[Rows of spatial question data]
━━━━━━━━━━━━━━━━

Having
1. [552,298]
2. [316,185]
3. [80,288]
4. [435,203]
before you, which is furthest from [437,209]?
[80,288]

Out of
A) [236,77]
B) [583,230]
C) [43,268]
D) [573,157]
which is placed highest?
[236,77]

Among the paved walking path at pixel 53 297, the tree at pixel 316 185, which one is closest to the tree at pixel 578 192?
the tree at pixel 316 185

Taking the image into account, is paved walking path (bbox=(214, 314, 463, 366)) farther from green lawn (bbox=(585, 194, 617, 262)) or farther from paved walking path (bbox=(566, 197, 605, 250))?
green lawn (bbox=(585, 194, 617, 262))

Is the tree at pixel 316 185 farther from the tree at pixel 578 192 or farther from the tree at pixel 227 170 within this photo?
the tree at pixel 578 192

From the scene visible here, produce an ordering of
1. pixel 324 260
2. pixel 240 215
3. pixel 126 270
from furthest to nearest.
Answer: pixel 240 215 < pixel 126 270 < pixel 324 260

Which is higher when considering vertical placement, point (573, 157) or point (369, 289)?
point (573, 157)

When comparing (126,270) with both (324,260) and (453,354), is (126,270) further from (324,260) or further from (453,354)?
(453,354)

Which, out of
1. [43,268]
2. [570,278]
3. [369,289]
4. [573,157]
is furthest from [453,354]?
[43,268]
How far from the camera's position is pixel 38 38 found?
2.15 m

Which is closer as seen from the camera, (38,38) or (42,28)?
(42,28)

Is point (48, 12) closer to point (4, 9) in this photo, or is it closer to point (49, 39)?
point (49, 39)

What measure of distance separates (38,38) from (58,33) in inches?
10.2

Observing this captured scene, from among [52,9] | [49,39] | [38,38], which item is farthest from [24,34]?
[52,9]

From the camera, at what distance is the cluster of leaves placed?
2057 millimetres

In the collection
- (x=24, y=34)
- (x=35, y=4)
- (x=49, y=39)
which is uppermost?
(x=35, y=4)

━━━━━━━━━━━━━━━━

- _Goal of the exercise_:
Can you return all of the data above verbatim, with no changes?

- _The reply_:
Having
1. [552,298]
2. [316,185]
3. [80,288]
4. [435,203]
before you, which is furthest from [437,209]?
[80,288]

Out of
A) [236,77]
B) [583,230]
C) [43,268]
D) [573,157]
which is placed highest?
[236,77]

Among the paved walking path at pixel 53 297, the tree at pixel 316 185, which one is closest to the tree at pixel 578 192?
the tree at pixel 316 185

Taking the image into account, is paved walking path (bbox=(214, 314, 463, 366)) farther from green lawn (bbox=(585, 194, 617, 262)) or farther from paved walking path (bbox=(566, 197, 605, 250))?
green lawn (bbox=(585, 194, 617, 262))

Is the tree at pixel 316 185 farther from the tree at pixel 578 192 or farther from the tree at pixel 227 170 within this photo?
the tree at pixel 578 192

From the scene visible here, produce an ordering of
1. pixel 324 260
2. pixel 240 215
3. pixel 126 270
from furthest to nearest.
Answer: pixel 240 215 < pixel 126 270 < pixel 324 260

Which is higher when considering vertical placement, point (573, 157) or point (369, 289)?
point (573, 157)

When comparing (126,270) with both (324,260) and (453,354), is (126,270) further from (324,260) or further from (453,354)?
(453,354)

Which, out of
1. [43,268]
2. [570,278]
3. [369,289]
4. [573,157]
is furthest from [453,354]?
[43,268]
How far from the camera's position is pixel 38 38 found?
2.15 m

Which is closer as seen from the camera, (38,38) or (42,28)?
(42,28)

Is point (48, 12) closer to point (4, 9) in this photo, or is it closer to point (49, 39)?
point (49, 39)

What measure of distance separates (38,38) from (58,33) in inches?
10.2

Observing this captured scene, from among [52,9] | [49,39] | [38,38], which item is farthest from [24,34]?
[52,9]

From the camera, at what distance is the cluster of leaves placed?
2057 millimetres

In the collection
- (x=24, y=34)
- (x=35, y=4)
- (x=49, y=39)
which is uppermost?
(x=35, y=4)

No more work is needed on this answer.